--- Begin ---

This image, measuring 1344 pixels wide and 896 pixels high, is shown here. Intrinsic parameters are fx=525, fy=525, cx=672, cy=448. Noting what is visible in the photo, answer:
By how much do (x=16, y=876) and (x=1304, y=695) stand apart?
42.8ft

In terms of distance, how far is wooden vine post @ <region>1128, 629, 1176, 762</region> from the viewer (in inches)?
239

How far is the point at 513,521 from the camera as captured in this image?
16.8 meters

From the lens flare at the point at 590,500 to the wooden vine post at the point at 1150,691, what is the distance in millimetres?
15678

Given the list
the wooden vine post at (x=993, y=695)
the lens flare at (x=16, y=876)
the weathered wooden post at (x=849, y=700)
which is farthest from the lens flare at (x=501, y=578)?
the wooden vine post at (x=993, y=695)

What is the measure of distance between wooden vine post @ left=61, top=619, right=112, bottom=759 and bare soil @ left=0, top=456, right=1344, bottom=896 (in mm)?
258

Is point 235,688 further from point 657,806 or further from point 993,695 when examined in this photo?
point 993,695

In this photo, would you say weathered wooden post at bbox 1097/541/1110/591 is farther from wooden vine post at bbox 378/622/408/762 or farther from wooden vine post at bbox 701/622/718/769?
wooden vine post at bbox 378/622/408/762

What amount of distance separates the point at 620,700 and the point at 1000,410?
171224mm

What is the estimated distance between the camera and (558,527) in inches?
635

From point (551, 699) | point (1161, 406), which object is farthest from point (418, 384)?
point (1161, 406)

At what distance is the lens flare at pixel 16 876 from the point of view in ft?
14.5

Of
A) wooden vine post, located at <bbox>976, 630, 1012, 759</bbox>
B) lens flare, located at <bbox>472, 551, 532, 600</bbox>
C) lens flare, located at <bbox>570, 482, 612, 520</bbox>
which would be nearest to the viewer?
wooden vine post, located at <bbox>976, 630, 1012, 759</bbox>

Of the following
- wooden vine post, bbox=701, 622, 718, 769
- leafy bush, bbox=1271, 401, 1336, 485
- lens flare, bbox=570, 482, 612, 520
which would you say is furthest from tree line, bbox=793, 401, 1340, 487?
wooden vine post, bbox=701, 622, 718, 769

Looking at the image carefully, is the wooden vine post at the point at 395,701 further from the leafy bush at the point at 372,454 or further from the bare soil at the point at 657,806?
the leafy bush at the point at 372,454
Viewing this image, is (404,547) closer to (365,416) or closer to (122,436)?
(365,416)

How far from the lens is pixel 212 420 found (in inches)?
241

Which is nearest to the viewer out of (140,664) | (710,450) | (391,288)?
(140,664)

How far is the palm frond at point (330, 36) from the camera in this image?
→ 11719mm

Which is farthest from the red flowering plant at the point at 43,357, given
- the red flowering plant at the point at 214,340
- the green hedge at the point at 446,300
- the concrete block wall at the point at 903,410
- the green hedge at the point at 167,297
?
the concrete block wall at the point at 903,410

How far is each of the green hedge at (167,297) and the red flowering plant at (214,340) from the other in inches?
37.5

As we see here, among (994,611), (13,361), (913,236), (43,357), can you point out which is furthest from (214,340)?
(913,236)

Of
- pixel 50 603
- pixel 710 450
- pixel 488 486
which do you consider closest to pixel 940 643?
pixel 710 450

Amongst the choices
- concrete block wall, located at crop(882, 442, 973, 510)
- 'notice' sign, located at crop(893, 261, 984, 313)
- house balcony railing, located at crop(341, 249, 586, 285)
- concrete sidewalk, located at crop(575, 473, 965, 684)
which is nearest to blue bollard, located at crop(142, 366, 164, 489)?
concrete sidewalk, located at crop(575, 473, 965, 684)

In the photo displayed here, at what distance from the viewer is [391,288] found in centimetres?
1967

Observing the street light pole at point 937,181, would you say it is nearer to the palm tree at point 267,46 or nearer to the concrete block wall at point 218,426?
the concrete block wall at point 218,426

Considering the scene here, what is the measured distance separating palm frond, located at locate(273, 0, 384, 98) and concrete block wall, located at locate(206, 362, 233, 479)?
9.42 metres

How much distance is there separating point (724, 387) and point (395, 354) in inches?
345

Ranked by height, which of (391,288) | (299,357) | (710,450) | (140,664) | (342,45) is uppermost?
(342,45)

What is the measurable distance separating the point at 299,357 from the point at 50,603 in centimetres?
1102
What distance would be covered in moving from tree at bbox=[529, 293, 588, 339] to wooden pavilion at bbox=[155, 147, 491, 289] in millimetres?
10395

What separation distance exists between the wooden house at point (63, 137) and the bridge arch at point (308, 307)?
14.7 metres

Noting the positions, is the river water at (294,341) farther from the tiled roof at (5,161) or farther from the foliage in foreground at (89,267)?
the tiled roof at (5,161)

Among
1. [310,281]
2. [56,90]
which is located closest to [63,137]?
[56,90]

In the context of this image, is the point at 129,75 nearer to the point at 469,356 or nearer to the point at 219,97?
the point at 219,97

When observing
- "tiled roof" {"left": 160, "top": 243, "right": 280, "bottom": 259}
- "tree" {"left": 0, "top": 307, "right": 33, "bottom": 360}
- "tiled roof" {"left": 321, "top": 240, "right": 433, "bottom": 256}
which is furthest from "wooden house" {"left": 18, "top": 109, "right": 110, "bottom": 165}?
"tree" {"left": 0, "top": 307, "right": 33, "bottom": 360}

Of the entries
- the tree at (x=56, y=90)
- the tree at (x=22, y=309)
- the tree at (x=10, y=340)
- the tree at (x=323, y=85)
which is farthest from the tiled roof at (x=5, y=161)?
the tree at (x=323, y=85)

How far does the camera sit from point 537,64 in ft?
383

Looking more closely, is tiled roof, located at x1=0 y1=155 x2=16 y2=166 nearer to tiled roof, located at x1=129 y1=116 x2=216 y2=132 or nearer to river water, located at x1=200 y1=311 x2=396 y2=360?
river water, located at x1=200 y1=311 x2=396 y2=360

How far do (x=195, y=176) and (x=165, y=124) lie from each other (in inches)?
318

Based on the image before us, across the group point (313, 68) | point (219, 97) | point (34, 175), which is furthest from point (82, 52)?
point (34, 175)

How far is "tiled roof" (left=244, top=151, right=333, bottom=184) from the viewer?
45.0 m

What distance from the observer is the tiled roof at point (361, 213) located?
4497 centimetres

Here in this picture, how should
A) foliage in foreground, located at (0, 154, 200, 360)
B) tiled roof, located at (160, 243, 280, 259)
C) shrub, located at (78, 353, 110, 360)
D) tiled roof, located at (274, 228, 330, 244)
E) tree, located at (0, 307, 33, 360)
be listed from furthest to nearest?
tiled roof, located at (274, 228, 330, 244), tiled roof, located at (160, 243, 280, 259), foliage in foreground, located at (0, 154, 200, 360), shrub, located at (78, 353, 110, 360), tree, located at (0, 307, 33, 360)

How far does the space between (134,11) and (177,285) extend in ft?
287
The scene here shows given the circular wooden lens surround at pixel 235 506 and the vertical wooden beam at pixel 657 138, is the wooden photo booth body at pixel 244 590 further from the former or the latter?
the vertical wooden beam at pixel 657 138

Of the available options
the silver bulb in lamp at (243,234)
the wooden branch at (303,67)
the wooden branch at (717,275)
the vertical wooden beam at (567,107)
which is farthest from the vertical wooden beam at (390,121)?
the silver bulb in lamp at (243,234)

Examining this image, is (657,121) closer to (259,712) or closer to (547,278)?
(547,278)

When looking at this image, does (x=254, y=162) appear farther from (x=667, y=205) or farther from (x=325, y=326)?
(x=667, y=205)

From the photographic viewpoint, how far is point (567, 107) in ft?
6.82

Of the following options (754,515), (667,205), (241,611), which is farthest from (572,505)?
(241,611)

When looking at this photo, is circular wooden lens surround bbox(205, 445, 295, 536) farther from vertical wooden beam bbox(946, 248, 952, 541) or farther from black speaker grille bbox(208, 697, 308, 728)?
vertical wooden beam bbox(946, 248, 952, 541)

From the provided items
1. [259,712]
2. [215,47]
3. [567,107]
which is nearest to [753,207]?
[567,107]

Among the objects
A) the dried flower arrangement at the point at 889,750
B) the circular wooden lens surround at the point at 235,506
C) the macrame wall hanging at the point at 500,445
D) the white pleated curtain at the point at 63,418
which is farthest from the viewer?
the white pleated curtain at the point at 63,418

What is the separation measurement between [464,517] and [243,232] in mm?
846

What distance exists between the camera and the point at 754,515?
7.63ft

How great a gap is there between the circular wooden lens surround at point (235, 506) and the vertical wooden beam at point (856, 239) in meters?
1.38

--- End ---

Instructions for the task: Rewrite the lines starting with the line with "How much distance" and going on through the line with "14.7 metres", swapping "wooden pavilion" for "wooden gazebo" and leaving everything else unchanged.

Solution to the exercise:
How much distance is there separating point (724, 387) and point (395, 354) in inches?
345

Ranked by height, which of (391,288) | (299,357) | (710,450) | (140,664) | (342,45) is uppermost?
(342,45)

What is the measurable distance separating the point at 299,357 from the point at 50,603 in centimetres?
1102
What distance would be covered in moving from tree at bbox=[529, 293, 588, 339] to wooden gazebo at bbox=[155, 147, 491, 289] in millimetres?
10395

What separation distance exists between the wooden house at point (63, 137) and the bridge arch at point (308, 307)?
14.7 metres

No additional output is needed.